What is being asked. Quote each of the lines below word for word.

Data to process.
* begin *
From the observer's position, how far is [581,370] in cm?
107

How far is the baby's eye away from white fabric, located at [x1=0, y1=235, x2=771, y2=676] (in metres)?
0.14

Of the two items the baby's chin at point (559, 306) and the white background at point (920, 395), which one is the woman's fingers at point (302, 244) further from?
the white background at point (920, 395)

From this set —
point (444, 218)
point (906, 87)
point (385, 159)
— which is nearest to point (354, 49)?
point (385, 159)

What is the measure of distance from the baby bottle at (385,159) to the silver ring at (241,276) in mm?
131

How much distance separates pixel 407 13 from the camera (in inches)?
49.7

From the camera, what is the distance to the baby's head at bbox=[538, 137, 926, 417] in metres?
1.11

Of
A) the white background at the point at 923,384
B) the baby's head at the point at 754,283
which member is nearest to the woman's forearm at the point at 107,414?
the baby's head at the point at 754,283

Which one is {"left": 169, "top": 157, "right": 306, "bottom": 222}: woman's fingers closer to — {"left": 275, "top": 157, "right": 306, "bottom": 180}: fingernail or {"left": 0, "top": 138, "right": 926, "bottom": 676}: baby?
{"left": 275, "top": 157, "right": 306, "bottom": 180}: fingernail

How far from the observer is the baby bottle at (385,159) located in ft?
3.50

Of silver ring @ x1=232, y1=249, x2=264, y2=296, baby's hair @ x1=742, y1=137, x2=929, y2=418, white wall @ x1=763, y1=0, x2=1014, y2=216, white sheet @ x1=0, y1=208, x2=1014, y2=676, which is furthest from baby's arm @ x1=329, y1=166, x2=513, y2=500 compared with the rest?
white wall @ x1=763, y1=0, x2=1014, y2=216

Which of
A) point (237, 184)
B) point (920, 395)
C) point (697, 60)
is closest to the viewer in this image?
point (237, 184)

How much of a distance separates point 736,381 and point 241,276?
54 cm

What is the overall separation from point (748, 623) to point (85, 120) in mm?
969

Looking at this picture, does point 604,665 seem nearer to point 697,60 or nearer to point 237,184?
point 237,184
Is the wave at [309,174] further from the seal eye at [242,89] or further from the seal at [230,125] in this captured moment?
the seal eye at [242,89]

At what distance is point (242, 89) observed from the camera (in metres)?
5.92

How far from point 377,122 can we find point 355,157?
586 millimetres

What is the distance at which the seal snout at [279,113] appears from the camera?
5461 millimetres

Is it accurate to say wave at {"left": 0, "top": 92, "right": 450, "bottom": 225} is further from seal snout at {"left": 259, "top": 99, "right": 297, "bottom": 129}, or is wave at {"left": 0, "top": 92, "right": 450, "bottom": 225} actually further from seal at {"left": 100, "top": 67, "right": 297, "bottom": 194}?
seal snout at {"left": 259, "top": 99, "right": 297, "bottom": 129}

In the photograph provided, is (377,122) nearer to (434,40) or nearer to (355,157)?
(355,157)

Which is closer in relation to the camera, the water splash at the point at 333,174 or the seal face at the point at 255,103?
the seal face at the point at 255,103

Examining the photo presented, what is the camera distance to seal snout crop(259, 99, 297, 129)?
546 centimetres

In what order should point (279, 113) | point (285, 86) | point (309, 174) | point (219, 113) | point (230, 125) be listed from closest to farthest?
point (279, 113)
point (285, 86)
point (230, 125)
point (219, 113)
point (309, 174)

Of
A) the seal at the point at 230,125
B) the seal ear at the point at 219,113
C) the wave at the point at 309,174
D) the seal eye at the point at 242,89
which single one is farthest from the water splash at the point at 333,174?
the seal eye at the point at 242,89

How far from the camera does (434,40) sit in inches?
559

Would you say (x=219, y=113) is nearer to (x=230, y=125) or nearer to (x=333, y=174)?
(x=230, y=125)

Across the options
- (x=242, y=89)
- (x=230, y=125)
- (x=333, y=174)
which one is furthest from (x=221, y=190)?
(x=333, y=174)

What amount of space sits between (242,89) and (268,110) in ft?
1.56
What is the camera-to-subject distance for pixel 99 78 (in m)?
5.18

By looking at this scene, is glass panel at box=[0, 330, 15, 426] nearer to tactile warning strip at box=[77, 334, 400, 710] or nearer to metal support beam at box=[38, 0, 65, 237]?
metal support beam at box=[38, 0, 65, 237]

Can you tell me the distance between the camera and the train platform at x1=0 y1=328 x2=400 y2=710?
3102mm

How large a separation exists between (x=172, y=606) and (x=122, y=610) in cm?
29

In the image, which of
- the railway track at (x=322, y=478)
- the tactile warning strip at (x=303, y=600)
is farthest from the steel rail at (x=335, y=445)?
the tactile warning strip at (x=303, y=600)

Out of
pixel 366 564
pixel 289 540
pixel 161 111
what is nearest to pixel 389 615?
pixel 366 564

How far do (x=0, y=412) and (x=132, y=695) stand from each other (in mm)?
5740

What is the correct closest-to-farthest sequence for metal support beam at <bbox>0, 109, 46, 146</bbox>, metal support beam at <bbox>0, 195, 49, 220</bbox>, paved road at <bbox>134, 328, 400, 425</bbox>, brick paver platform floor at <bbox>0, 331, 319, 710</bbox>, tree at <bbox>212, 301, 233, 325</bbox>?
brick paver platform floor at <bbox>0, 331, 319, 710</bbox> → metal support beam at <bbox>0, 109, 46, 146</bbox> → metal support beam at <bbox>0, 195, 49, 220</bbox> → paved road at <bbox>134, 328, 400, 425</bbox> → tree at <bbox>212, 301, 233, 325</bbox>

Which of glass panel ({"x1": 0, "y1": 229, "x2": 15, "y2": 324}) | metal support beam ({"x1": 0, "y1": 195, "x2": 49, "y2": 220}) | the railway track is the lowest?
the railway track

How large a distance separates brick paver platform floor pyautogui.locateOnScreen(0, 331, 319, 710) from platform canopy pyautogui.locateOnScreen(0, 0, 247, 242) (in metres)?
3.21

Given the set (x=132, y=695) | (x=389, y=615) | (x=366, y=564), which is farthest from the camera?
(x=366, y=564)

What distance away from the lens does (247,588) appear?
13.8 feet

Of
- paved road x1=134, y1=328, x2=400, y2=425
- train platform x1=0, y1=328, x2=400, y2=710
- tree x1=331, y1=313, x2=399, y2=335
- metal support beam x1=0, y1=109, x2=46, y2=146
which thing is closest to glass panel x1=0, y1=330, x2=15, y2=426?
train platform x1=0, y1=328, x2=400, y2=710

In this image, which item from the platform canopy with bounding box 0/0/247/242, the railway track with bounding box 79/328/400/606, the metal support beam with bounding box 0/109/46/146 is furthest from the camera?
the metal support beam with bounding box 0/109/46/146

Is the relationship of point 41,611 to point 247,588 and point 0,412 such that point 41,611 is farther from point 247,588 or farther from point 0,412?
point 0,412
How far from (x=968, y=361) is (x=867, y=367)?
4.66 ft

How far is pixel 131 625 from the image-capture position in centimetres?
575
* end *
Correct answer.
From the observer's position, how far is [581,370] in cm?
107

How far is the baby's eye away from white fabric, located at [x1=0, y1=235, x2=771, y2=676] (in metres)?
0.14

Of the two items the baby's chin at point (559, 306) and the white background at point (920, 395), which one is the woman's fingers at point (302, 244) further from?
the white background at point (920, 395)

From this set —
point (444, 218)
point (906, 87)
point (385, 159)
— which is nearest to point (354, 49)?
point (385, 159)

What is the measure of distance from the baby bottle at (385,159) to the silver ring at (241,276) in mm?
131

How much distance separates pixel 407 13 from the camera (in inches)?
49.7

From the camera, what is the distance to the baby's head at bbox=[538, 137, 926, 417] in metres?
1.11

Of
A) the white background at the point at 923,384
B) the baby's head at the point at 754,283
which member is nearest to the woman's forearm at the point at 107,414?
the baby's head at the point at 754,283

Which one is {"left": 169, "top": 157, "right": 306, "bottom": 222}: woman's fingers closer to — {"left": 275, "top": 157, "right": 306, "bottom": 180}: fingernail or {"left": 0, "top": 138, "right": 926, "bottom": 676}: baby?
{"left": 275, "top": 157, "right": 306, "bottom": 180}: fingernail

How far from the observer is the baby bottle at (385,159) located in ft?
3.50

Of silver ring @ x1=232, y1=249, x2=264, y2=296, baby's hair @ x1=742, y1=137, x2=929, y2=418, white wall @ x1=763, y1=0, x2=1014, y2=216, white sheet @ x1=0, y1=208, x2=1014, y2=676, which is furthest from baby's arm @ x1=329, y1=166, x2=513, y2=500 compared with the rest?
white wall @ x1=763, y1=0, x2=1014, y2=216

Which of
A) point (237, 184)
B) point (920, 395)
C) point (697, 60)
is closest to the viewer in this image?
point (237, 184)

How much of a distance separates point 736,381 and point 241,276?
54 cm

What is the overall separation from point (748, 623) to point (85, 120) in mm?
969

Looking at this picture, does point 604,665 seem nearer to point 697,60 or nearer to point 237,184?
point 237,184
Is the wave at [309,174] further from the seal eye at [242,89] or further from the seal at [230,125] in this captured moment?
the seal eye at [242,89]

At what distance is point (242, 89) observed from the camera (in metres)?
5.92

How far from point 377,122 can we find point 355,157?
586 millimetres

What is the distance at which the seal snout at [279,113] appears from the camera?
5461 millimetres

Is it accurate to say wave at {"left": 0, "top": 92, "right": 450, "bottom": 225} is further from seal snout at {"left": 259, "top": 99, "right": 297, "bottom": 129}, or is wave at {"left": 0, "top": 92, "right": 450, "bottom": 225} actually further from seal at {"left": 100, "top": 67, "right": 297, "bottom": 194}?
seal snout at {"left": 259, "top": 99, "right": 297, "bottom": 129}

In the photograph provided, is (377,122) nearer to (434,40) or nearer to (355,157)?
(355,157)

Which is closer in relation to the camera, the water splash at the point at 333,174 or the seal face at the point at 255,103?
the seal face at the point at 255,103

Examining the photo presented, what is the camera distance to seal snout crop(259, 99, 297, 129)?
546 centimetres

In what order should point (279, 113) | point (285, 86) | point (309, 174) | point (219, 113) | point (230, 125) be listed from closest to farthest?
point (279, 113)
point (285, 86)
point (230, 125)
point (219, 113)
point (309, 174)

Of
A) the seal at the point at 230,125
B) the seal ear at the point at 219,113
C) the wave at the point at 309,174
D) the seal eye at the point at 242,89
which single one is farthest from the water splash at the point at 333,174?
the seal eye at the point at 242,89

How far from the camera does (434,40) sit in inches?
559

Would you say (x=219, y=113) is nearer to (x=230, y=125) or nearer to (x=333, y=174)?
(x=230, y=125)

Across the options
- (x=242, y=89)
- (x=230, y=125)
- (x=333, y=174)
which one is furthest from (x=221, y=190)?
(x=333, y=174)

What amount of space sits between (242,89) and (268,110) in ft?
1.56
What is the camera-to-subject distance for pixel 99 78 (in m)?
5.18

By looking at this scene, is glass panel at box=[0, 330, 15, 426] nearer to tactile warning strip at box=[77, 334, 400, 710] or nearer to metal support beam at box=[38, 0, 65, 237]?
metal support beam at box=[38, 0, 65, 237]

Can you tell me the distance between the camera and the train platform at x1=0 y1=328 x2=400 y2=710?
3102mm

How large a separation exists between (x=172, y=606) and (x=122, y=610) in cm?
29

In the image, which of
- the railway track at (x=322, y=478)
- the tactile warning strip at (x=303, y=600)
is farthest from the steel rail at (x=335, y=445)?
the tactile warning strip at (x=303, y=600)

Out of
pixel 366 564
pixel 289 540
pixel 161 111
what is nearest to pixel 389 615?
pixel 366 564

How far do (x=0, y=412) and (x=132, y=695) stand from each other (in mm)?
5740

What is the correct closest-to-farthest sequence for metal support beam at <bbox>0, 109, 46, 146</bbox>, metal support beam at <bbox>0, 195, 49, 220</bbox>, paved road at <bbox>134, 328, 400, 425</bbox>, brick paver platform floor at <bbox>0, 331, 319, 710</bbox>, tree at <bbox>212, 301, 233, 325</bbox>?
brick paver platform floor at <bbox>0, 331, 319, 710</bbox> → metal support beam at <bbox>0, 109, 46, 146</bbox> → metal support beam at <bbox>0, 195, 49, 220</bbox> → paved road at <bbox>134, 328, 400, 425</bbox> → tree at <bbox>212, 301, 233, 325</bbox>

Which of glass panel ({"x1": 0, "y1": 229, "x2": 15, "y2": 324}) | metal support beam ({"x1": 0, "y1": 195, "x2": 49, "y2": 220}) | the railway track is the lowest?
the railway track

How large a distance separates brick paver platform floor pyautogui.locateOnScreen(0, 331, 319, 710) from platform canopy pyautogui.locateOnScreen(0, 0, 247, 242) (in metres)?
3.21

Given the set (x=132, y=695) | (x=389, y=615) | (x=366, y=564), which is farthest from the camera?
(x=366, y=564)

What distance away from the lens does (247,588) appear?
13.8 feet

Of
- paved road x1=134, y1=328, x2=400, y2=425
- train platform x1=0, y1=328, x2=400, y2=710
- tree x1=331, y1=313, x2=399, y2=335
- metal support beam x1=0, y1=109, x2=46, y2=146
which thing is closest to glass panel x1=0, y1=330, x2=15, y2=426?
train platform x1=0, y1=328, x2=400, y2=710

In this image, which item from the platform canopy with bounding box 0/0/247/242, the railway track with bounding box 79/328/400/606, the metal support beam with bounding box 0/109/46/146 is furthest from the camera?
the metal support beam with bounding box 0/109/46/146

Is the relationship of point 41,611 to point 247,588 and point 0,412 such that point 41,611 is farther from point 247,588 or farther from point 0,412?
point 0,412
How far from (x=968, y=361) is (x=867, y=367)?
4.66 ft

How far is pixel 131 625 from the image-capture position in centimetres?
575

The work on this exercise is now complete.